How do you support your conclusion that SB 95 would not pass the House without her active support next time its brought before them? While I understand that her indifferent attitude may have caused it to fail the first time, circumstances this time around are a little different given the increased exposure. Also, that "point" is pretty much irrelevant given the fact that she HAS COME OUT IN FAVOR OF REFORM. Not to be out-done you continue with your odd argument by saying that even with her support the idea is no good because it will just create a "bureaucratic institution." So Blanco screwed up by not supporting the bill before (necessarily implying that it would be a good thing) and she's screwing up now by supporting a beefier version of the previous bill. NOW who is trotting out the straw man?

The third sentence is just mind-blowingly ridiculous. So you're arguing that her idea would be better if she would have just brought them earlier? Why? That is just odd.

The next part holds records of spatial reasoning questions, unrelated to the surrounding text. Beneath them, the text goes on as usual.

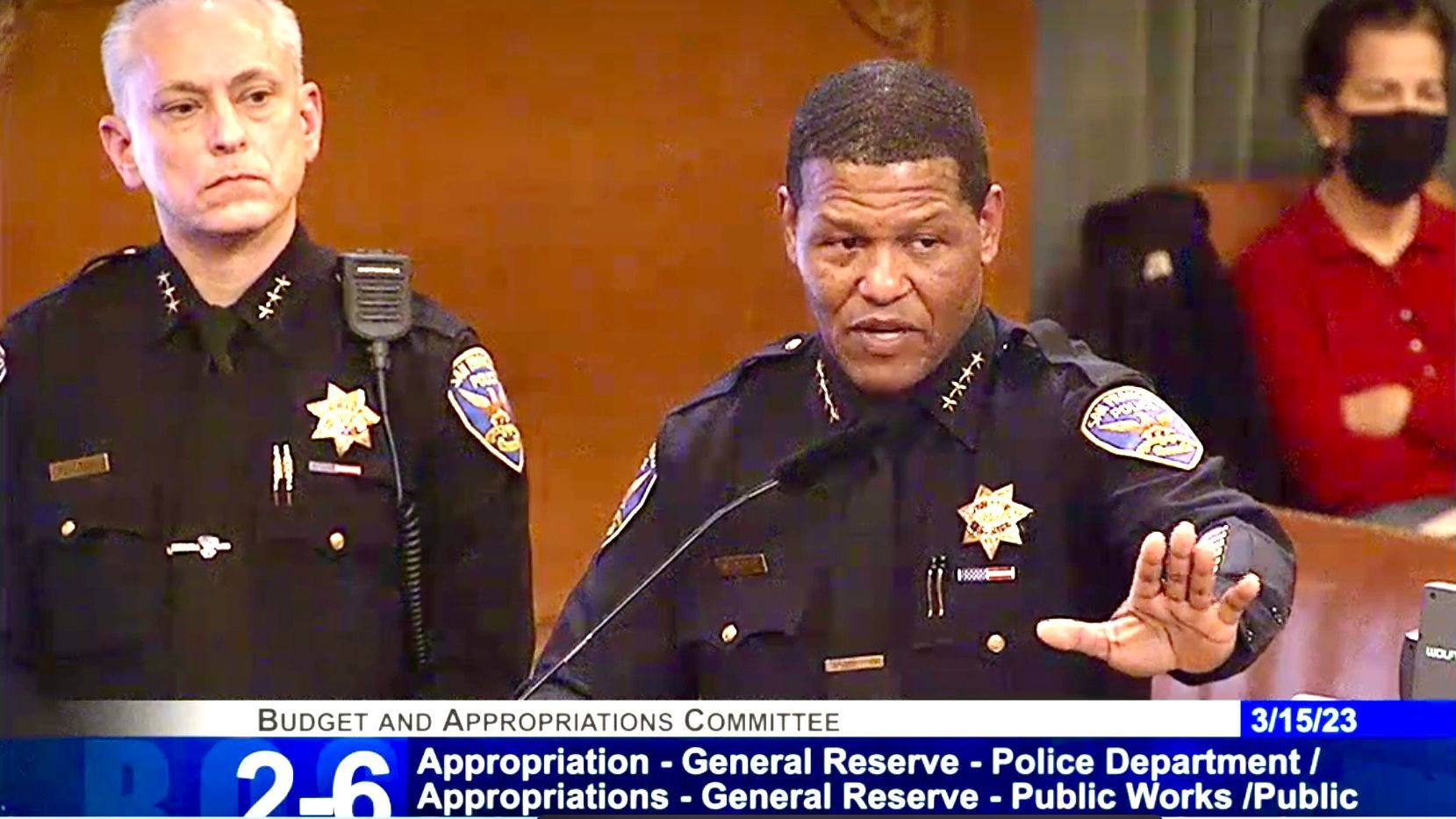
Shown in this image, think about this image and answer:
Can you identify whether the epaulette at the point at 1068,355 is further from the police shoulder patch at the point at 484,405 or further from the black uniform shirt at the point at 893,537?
the police shoulder patch at the point at 484,405

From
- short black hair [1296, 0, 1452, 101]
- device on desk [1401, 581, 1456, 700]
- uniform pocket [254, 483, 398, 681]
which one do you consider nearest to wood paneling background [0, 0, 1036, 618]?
uniform pocket [254, 483, 398, 681]

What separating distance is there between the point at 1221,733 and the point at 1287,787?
0.07 m

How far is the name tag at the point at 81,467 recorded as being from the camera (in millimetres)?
1447

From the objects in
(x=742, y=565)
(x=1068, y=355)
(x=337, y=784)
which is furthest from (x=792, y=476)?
(x=337, y=784)

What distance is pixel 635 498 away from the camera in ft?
4.75

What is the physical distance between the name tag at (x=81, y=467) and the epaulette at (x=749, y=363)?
0.44m

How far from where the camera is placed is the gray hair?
55.7 inches

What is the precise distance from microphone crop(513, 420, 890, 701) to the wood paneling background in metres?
0.05

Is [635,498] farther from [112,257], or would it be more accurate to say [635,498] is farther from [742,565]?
[112,257]

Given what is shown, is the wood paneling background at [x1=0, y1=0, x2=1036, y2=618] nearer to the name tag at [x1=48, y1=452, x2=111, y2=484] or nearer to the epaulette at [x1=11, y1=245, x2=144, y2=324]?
the epaulette at [x1=11, y1=245, x2=144, y2=324]

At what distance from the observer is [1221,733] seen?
1.45m

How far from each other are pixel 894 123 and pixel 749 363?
23cm

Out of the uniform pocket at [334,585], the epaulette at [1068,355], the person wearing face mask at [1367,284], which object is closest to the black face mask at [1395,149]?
the person wearing face mask at [1367,284]

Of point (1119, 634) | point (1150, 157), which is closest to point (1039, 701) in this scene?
point (1119, 634)
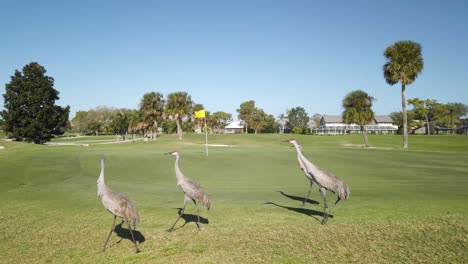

The two articles you linked to do not indicate taht Boasso said anything close to "she's still behind the curve." He doesn't say anything about Blanco's proposal in the Picayune story and the Advocate story just seems to indicate that he's pissed that he may not be able to take credit for what eventually passes. Is there really any substantive conflict between Blanco's and Boasso's proposal?

I think you're just pissed that Blanco seems poised to neutralize her critics by offering her own, stronger reform measure.

Jeff Sadow said...

Going in reverse order ...

When Boasso goes on the record saying to scrap SB 95 and to come out with a statewide, not regional, body, he's gone beyond what Blanco suggested. Thus, she's behind the curve. (Not only is the column called "Bewteen the Lines," it's what I do in it. Glad to be of service to you on this point.)

Louisiana politicians are a stubborn lot, and since levee districts often encompass several House members, they get really picky about losing this source of patronage. Even with the bad press the state got about the House's effectively killing SB 95 (I'd say that's pretty strong evidence she needed to throw her active support behind it; her doing nothing did not get it to pass), I'd say in the next go-around a bill like SB 95 still would have no better than a 50/50 chance of passing. Her support is crucial, and apparently with it now, the point is academic.

If you're trying to defend that she "has come out in favor of reform" by supporting SB 71, that won't fly because, I as wrote in this post and in previous ones, it is largely cosmetic in scope and all it did was create a new bureaucracy that will have no meaningful impact in the near future and very little in the coming years. Note that if she had done supported SB 95, already steps could be taken to address the problem.

(And, were she serious about ridding boards of patronage, she would have done that herself with her own appointments. Instead, guess what, she reappoints Jim Huey to the Orleans board, and now she's acting as Aaron Broussard's hatchet woman. So she simply has no credibility on that particular issue.)

SB 95 of course does not amend districts out of existence. It's beauty is that it could have implemented solutions immediately by taking the existing structure and neutering it to varying degrees (or, not really at all in a couple of cases, unfortunately). Blanco, by contrast, wants to study the issue and maybe come up with something in time for a September election (provided another excuse isn't found to forgo that election, too). The only guarantee is a lot of talk. At the rate she's going, she may not even be in office by September. We need action now.

Neither is this proposal stronger in scope nor in timeliness. I'll give you credit for trying, though. And run fast so you can catch up with that reform horse, too.